* **DATA FOR PROCESSING**:
-- START --

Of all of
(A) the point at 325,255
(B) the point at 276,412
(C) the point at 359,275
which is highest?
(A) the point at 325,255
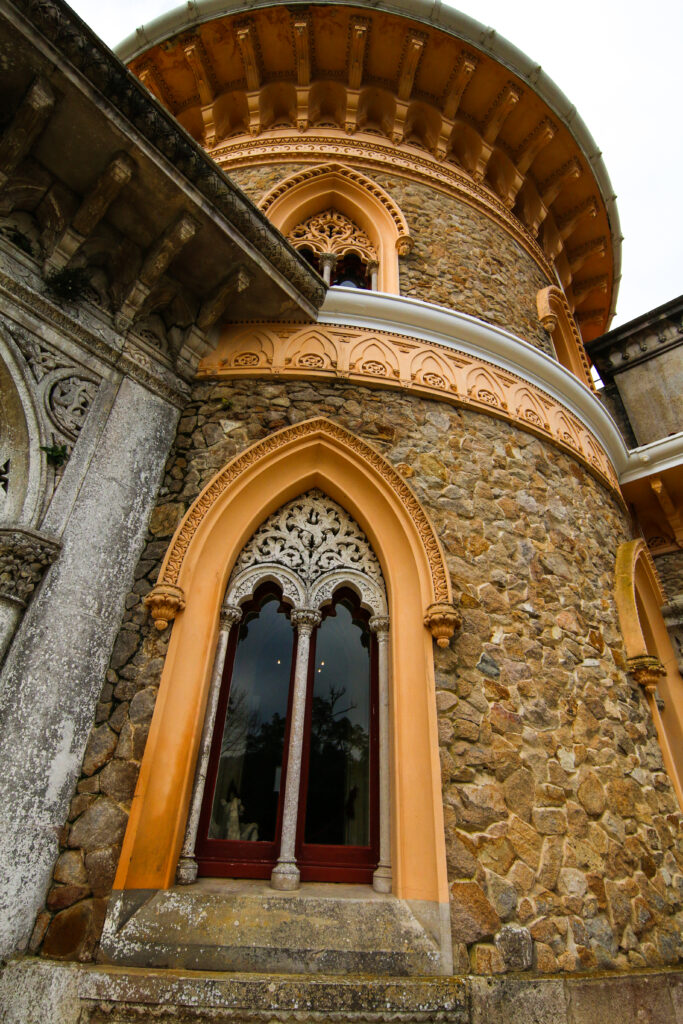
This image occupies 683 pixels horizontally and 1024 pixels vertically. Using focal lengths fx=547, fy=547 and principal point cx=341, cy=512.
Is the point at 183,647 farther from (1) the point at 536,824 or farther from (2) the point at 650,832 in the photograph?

-- END --

* **WHAT THIS TASK INVOLVES**: Copy every line of text from the material above word for word, omitting the pictures.

* **TASK SOLUTION**:
Of all of
(A) the point at 325,255
(B) the point at 276,412
(C) the point at 359,275
which is highest?
(A) the point at 325,255
This image occupies 683 pixels horizontally and 1024 pixels vertically. Using focal lengths fx=547, fy=547 and principal point cx=341, cy=512.
Is the point at 183,647 farther from (1) the point at 536,824 or farther from (2) the point at 650,832 in the photograph?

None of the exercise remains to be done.